**Problems to work on:**
a) In the King County sales notebook, which two zip codes have their sale prices subset?
b) From the King County sales notebook, copy everything from "## Load necessary modules" down to "king_county_sales.head()".

Text segment below:

# Bootstrapping Historical Sales Price from King County Property Sales

## Load necessary modules

In [None]:
import pandas as pd
import numpy as np
from matplotlib import pyplot as plt

## Load necessary data

In [None]:
king_county_sales = pd.read_csv("write_data/king_county_sales.csv", low_memory=False)
king_county_sales.head()

## Preprocess the `documentdate` to transform it from a `string` to a `datetime` object

In [None]:
king_county_sales["clean_date"] = pd.to_datetime(king_county_sales["documentdate"], 
                                                 format="%m/%d/%Y")
king_county_sales["year"] = king_county_sales["clean_date"].dt.year

## Subset the sales price of properties in two zipcodes: 98122 and 98105

In [None]:
only_98122 = king_county_sales.loc[(king_county_sales["zipcode"] == "98122") &
                                   (king_county_sales["year"] == 2019), "saleprice"]
only_98122[0:5]

In [None]:
only_98105 = king_county_sales.loc[(king_county_sales["zipcode"] == "98105") &
                                   (king_county_sales["year"] == 2019), "saleprice"]
only_98105[0:5]

## Check the number of observations in both objects

In [None]:
only_98122.size

In [None]:
only_98105.size

## Create a function that returns the sample means from each bootstrapped sample

In [None]:
n_bootstraps = 10**4

def bootstrap(data, n_bootstraps=n_bootstraps):
    """Return array of sample means from bootstrapping n_samples times."""

End of Text segment.
Extracted entries below:

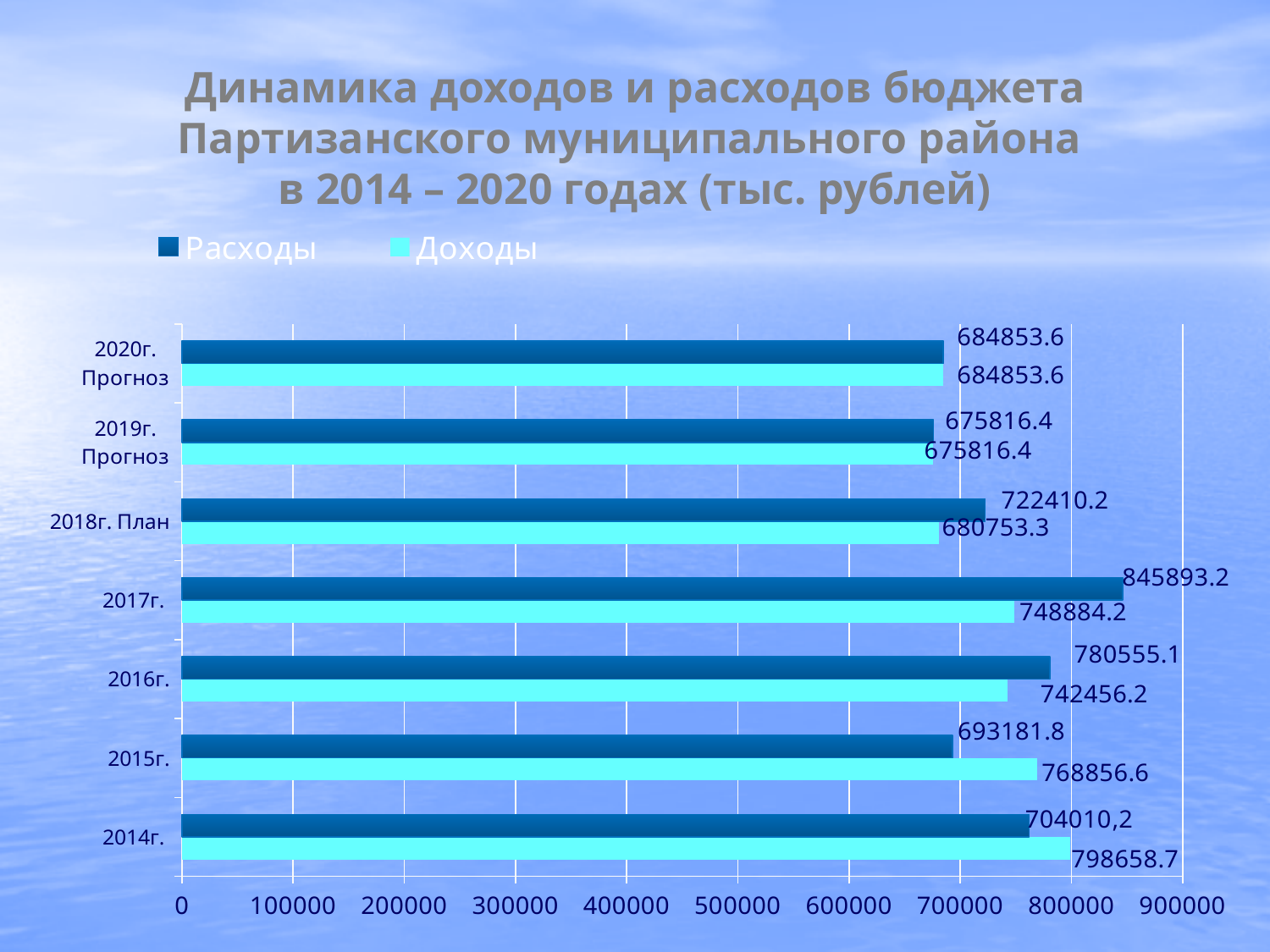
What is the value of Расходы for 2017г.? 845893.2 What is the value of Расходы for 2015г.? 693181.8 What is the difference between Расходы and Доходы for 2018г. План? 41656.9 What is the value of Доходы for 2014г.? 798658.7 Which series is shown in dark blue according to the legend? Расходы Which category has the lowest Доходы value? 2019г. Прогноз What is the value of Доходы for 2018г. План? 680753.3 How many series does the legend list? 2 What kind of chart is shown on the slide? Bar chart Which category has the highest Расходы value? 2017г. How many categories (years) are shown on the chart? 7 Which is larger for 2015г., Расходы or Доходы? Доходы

End of Extracted entries.
Extracted entries below:

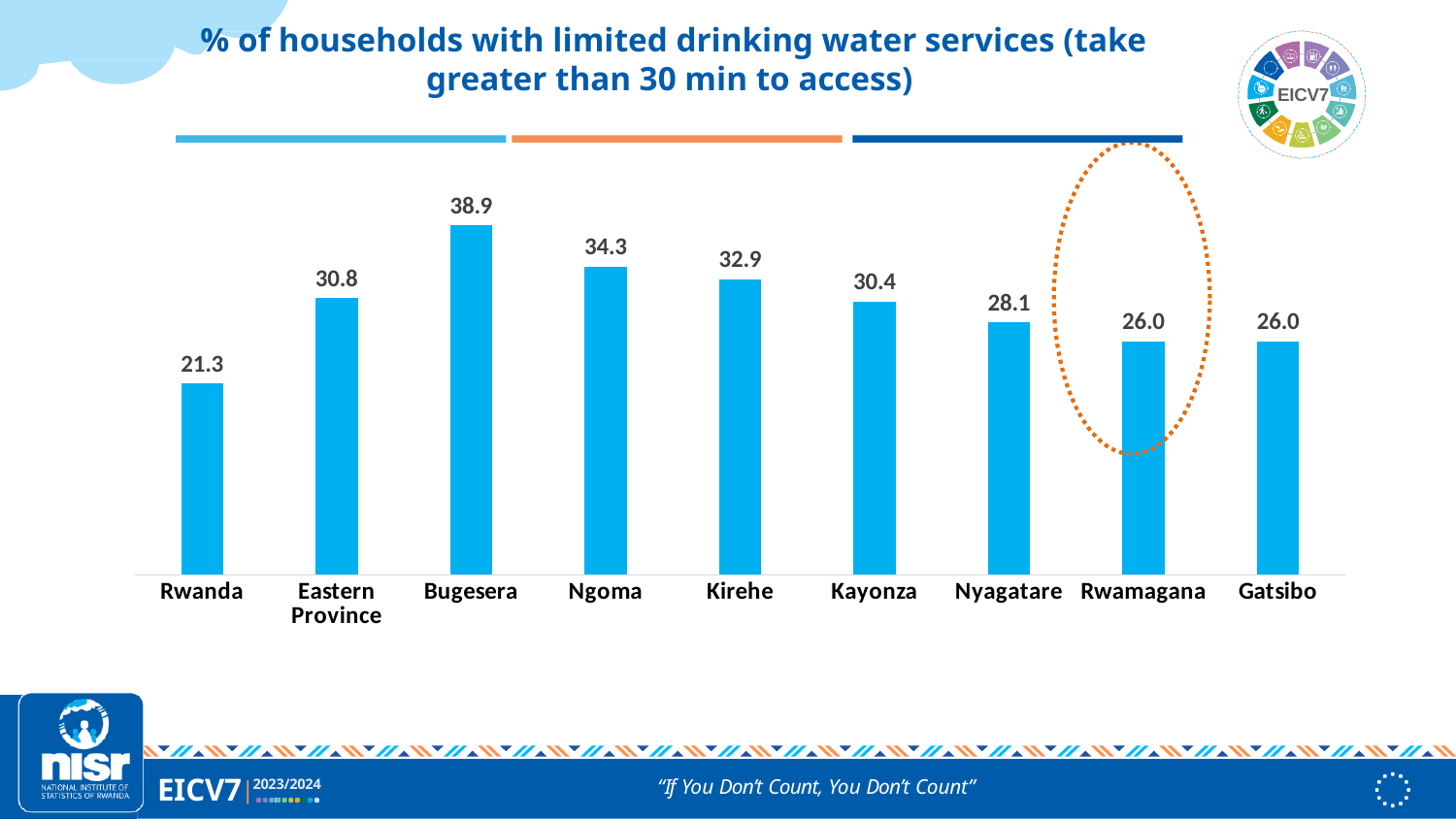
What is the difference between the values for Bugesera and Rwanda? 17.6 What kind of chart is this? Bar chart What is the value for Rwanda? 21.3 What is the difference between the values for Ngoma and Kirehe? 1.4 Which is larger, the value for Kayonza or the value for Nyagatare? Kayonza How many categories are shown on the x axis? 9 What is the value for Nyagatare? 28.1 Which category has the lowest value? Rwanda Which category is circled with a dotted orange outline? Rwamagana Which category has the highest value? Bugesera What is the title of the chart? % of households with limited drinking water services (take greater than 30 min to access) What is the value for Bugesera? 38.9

End of Extracted entries.

**Exercise solutions:**
a) 98122 and 98105

b)
## Load necessary modules

In [None]:
import pandas as pd
import numpy as np
from matplotlib import pyplot as plt

## Load necessary data

In [None]:
king_county_sales = pd.read_csv("write_data/king_county_sales.csv", low_memory=False)
king_county_sales.head()